Imaging the Topology of Dynamic Brain Connectivity

TL;DR

This paper introduces a novel imaging framework for dynamic brain connectivity that leverages topological data analysis to improve learning and diagnosis of neurological conditions like Alzheimer's.

Contribution

It presents a new topological image representation of evolving brain networks using persistent graph homology and Wasserstein embeddings, enabling effective deep learning applications.

Findings

Achieves clinically meaningful accuracy in early Alzheimer's detection

Provides stable embeddings under resolution changes

Enables transfer learning with limited data

Abstract

Functional brain connectivity changes dynamically over time, making its representation challenging for learning on non-Euclidean data. We present a framework that encodes dynamic functional connectivity as an image representation of evolving network topology. Persistent graph homology summarizes global organization across scales, yielding Wasserstein distance-preserving embeddings stable under resolution changes. Stacking these embeddings forms a topological image that captures temporal reconfiguration of brain networks. This design enables convolutional architectures and transfer learning from pretrained foundational models to operate effectively under limited and imbalanced data. Applied to early Alzheimer's detection, the approach achieves clinically meaningful accuracy, establishing a principled foundation for imaging dynamic brain topology.

DATA EXTRACT:
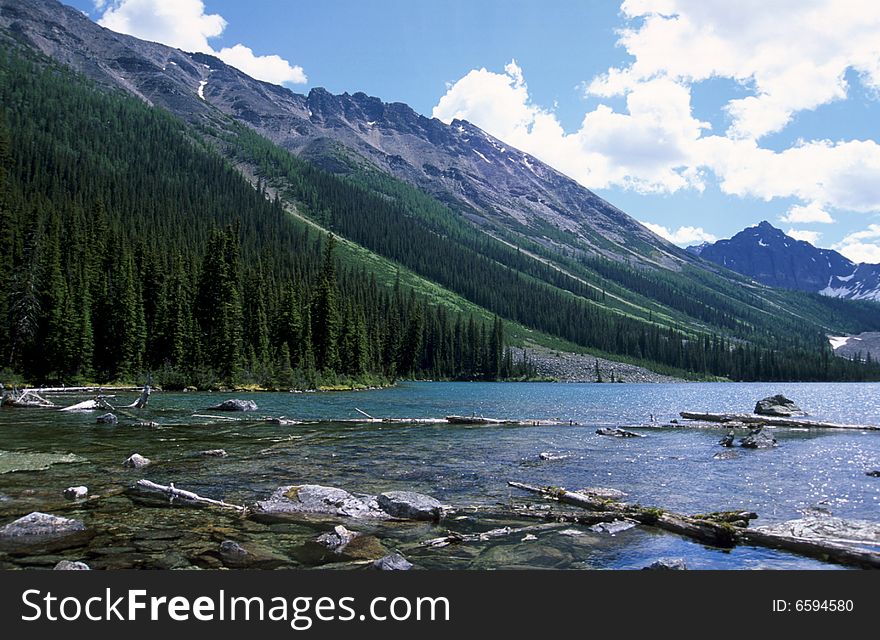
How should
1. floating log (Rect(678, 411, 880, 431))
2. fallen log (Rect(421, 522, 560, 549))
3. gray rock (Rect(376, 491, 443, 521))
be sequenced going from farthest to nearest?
1. floating log (Rect(678, 411, 880, 431))
2. gray rock (Rect(376, 491, 443, 521))
3. fallen log (Rect(421, 522, 560, 549))

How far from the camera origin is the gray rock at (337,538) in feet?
48.5

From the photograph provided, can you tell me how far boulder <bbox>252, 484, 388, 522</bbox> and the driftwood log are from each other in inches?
317

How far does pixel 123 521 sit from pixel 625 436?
118 feet

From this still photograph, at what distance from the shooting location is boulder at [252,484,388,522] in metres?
18.0

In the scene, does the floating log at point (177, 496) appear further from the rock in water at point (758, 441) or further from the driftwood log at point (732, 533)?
the rock in water at point (758, 441)

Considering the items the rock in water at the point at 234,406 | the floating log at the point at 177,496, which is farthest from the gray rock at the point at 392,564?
the rock in water at the point at 234,406

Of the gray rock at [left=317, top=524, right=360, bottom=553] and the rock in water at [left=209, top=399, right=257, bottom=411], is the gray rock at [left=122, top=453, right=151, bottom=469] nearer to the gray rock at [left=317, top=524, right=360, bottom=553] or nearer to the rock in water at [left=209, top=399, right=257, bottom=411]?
the gray rock at [left=317, top=524, right=360, bottom=553]

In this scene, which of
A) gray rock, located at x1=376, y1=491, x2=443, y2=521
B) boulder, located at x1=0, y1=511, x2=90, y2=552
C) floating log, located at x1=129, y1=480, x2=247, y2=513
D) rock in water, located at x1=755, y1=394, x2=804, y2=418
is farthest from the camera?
rock in water, located at x1=755, y1=394, x2=804, y2=418

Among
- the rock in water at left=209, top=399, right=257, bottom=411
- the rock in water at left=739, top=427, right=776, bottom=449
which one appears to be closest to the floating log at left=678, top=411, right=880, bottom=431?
the rock in water at left=739, top=427, right=776, bottom=449

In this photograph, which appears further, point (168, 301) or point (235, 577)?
point (168, 301)

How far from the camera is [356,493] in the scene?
69.7 feet

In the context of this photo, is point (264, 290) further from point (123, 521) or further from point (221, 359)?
point (123, 521)

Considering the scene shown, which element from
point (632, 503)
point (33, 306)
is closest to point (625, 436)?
point (632, 503)

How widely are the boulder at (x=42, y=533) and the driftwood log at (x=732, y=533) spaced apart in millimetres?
16418
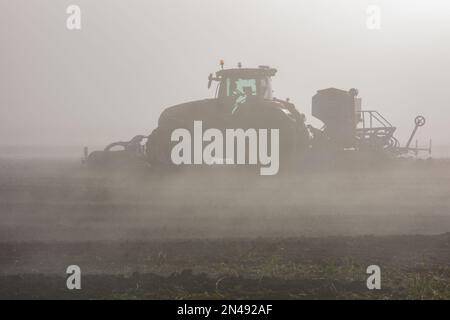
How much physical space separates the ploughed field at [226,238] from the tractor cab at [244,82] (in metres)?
3.02

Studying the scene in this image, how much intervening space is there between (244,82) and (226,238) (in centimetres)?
969

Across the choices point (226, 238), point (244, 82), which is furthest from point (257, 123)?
point (226, 238)

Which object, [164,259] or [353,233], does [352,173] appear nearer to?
[353,233]

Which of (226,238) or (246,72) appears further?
(246,72)

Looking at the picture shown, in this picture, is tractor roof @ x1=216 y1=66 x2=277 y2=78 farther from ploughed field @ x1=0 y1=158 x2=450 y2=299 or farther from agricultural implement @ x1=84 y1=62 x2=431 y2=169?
ploughed field @ x1=0 y1=158 x2=450 y2=299

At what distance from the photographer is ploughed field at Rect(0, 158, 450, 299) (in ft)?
23.9

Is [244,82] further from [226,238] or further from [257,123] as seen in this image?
[226,238]

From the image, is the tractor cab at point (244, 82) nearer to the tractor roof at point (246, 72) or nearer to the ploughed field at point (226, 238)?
the tractor roof at point (246, 72)

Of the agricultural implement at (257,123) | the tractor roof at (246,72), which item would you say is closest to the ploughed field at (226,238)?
the agricultural implement at (257,123)

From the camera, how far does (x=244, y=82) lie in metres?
18.6

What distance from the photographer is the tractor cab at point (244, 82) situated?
18500 mm

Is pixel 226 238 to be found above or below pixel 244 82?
below

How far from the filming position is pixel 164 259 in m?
8.45
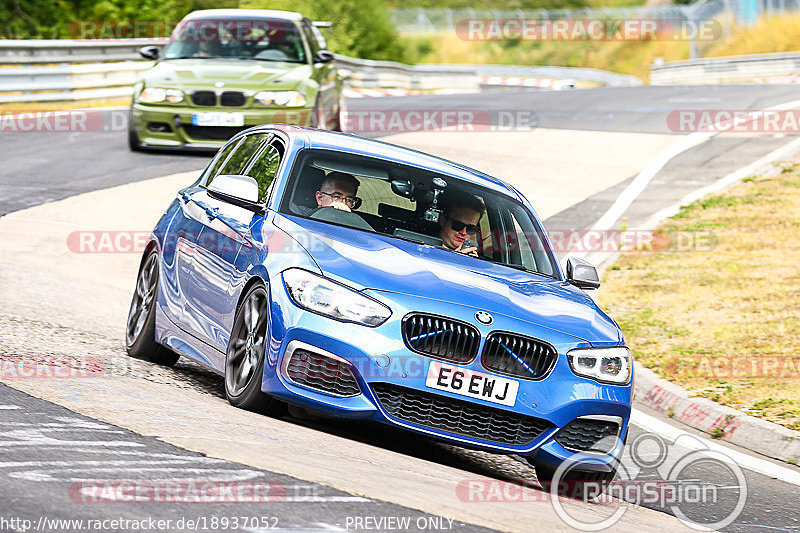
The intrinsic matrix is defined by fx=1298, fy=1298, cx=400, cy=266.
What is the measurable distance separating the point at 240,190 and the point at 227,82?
10.0m

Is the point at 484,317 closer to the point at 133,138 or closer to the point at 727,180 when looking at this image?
the point at 133,138

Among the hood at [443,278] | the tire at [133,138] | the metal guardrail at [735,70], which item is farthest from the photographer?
the metal guardrail at [735,70]

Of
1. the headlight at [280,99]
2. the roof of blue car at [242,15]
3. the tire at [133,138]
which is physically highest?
the roof of blue car at [242,15]

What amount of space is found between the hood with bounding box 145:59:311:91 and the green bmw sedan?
0.01m

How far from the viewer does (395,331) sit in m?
6.22

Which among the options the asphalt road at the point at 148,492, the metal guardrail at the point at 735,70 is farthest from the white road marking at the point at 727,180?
the metal guardrail at the point at 735,70

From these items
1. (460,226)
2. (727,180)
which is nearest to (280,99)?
(727,180)

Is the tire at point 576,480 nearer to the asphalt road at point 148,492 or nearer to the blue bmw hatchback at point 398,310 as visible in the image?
the blue bmw hatchback at point 398,310

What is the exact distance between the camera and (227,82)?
675 inches

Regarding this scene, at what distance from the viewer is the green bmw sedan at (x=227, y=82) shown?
17141mm

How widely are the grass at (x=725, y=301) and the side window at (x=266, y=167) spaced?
144 inches

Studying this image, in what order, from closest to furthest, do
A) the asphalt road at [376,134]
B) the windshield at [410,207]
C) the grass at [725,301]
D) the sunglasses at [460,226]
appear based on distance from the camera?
the asphalt road at [376,134]
the windshield at [410,207]
the sunglasses at [460,226]
the grass at [725,301]

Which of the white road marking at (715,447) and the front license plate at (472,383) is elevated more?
the front license plate at (472,383)

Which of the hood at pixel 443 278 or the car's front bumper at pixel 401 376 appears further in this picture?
the hood at pixel 443 278
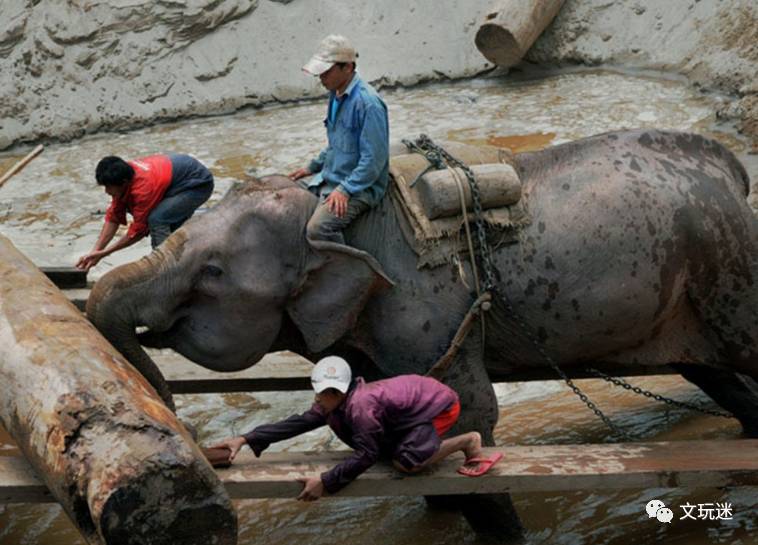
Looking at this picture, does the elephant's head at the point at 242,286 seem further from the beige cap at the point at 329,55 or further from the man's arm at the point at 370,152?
the beige cap at the point at 329,55

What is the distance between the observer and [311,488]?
5078 mm

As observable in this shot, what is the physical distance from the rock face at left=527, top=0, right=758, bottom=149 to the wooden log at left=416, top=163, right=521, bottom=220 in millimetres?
5542

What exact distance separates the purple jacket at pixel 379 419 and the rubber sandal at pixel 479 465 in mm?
174

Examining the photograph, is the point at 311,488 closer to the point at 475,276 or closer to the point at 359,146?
the point at 475,276

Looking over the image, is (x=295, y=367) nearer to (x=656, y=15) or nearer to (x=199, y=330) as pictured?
(x=199, y=330)

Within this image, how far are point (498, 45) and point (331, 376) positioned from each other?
26.2ft

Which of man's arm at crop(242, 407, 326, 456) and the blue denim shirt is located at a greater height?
the blue denim shirt

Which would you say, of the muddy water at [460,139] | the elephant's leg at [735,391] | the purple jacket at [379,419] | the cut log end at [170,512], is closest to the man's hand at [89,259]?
the muddy water at [460,139]

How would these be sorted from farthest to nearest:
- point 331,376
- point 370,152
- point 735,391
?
point 735,391 < point 370,152 < point 331,376

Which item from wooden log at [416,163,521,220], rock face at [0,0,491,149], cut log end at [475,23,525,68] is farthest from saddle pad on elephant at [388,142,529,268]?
rock face at [0,0,491,149]

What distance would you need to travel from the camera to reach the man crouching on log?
5012mm

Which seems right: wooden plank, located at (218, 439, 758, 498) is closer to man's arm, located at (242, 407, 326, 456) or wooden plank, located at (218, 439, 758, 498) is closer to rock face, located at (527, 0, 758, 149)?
man's arm, located at (242, 407, 326, 456)

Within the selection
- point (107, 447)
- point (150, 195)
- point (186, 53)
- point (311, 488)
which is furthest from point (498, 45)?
point (107, 447)

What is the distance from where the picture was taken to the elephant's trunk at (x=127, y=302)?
5.48m
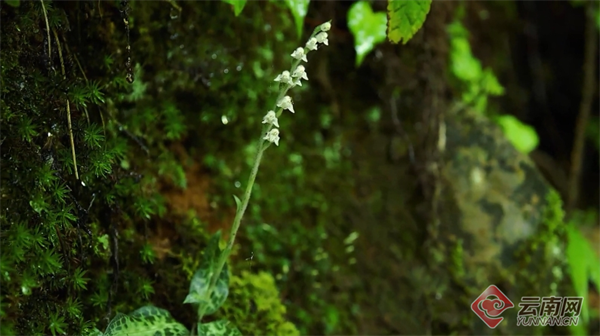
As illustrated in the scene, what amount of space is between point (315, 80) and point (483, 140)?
0.98 metres

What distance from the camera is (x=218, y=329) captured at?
1455 mm

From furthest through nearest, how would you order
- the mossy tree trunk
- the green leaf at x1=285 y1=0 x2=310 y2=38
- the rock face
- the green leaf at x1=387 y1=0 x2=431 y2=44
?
the rock face < the green leaf at x1=285 y1=0 x2=310 y2=38 < the green leaf at x1=387 y1=0 x2=431 y2=44 < the mossy tree trunk

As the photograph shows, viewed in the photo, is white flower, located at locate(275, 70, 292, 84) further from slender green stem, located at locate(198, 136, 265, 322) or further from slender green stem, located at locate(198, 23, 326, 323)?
slender green stem, located at locate(198, 136, 265, 322)

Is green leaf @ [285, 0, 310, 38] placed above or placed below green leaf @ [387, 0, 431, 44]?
above

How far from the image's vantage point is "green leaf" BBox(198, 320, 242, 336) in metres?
1.42

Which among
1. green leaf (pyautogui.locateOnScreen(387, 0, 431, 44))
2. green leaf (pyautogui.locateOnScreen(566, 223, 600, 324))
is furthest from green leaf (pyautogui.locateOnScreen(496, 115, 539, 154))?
green leaf (pyautogui.locateOnScreen(387, 0, 431, 44))

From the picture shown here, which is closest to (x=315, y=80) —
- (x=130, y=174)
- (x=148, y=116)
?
(x=148, y=116)

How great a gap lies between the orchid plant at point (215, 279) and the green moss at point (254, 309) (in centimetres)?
11

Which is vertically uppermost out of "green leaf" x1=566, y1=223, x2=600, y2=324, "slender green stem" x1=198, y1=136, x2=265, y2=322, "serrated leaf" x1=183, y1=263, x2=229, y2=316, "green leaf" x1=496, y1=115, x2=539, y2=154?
"green leaf" x1=496, y1=115, x2=539, y2=154

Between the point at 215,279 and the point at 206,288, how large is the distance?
0.22 feet

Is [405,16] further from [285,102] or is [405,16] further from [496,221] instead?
[496,221]

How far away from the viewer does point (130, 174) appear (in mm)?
1554

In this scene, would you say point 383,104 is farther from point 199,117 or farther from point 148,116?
point 148,116

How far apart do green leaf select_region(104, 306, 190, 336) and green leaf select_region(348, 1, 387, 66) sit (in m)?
1.28
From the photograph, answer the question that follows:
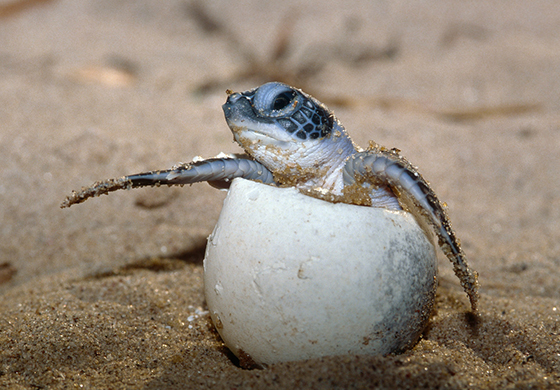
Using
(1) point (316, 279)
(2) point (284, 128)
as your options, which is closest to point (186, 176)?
(2) point (284, 128)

EXERCISE BRIEF:
In the paper on imaging dynamic brain connectivity, what do the stacked Wasserstein embeddings form? Please answer in one sentence.

TASK OUTPUT:
They form a topological image that captures the temporal reconfiguration of brain networks.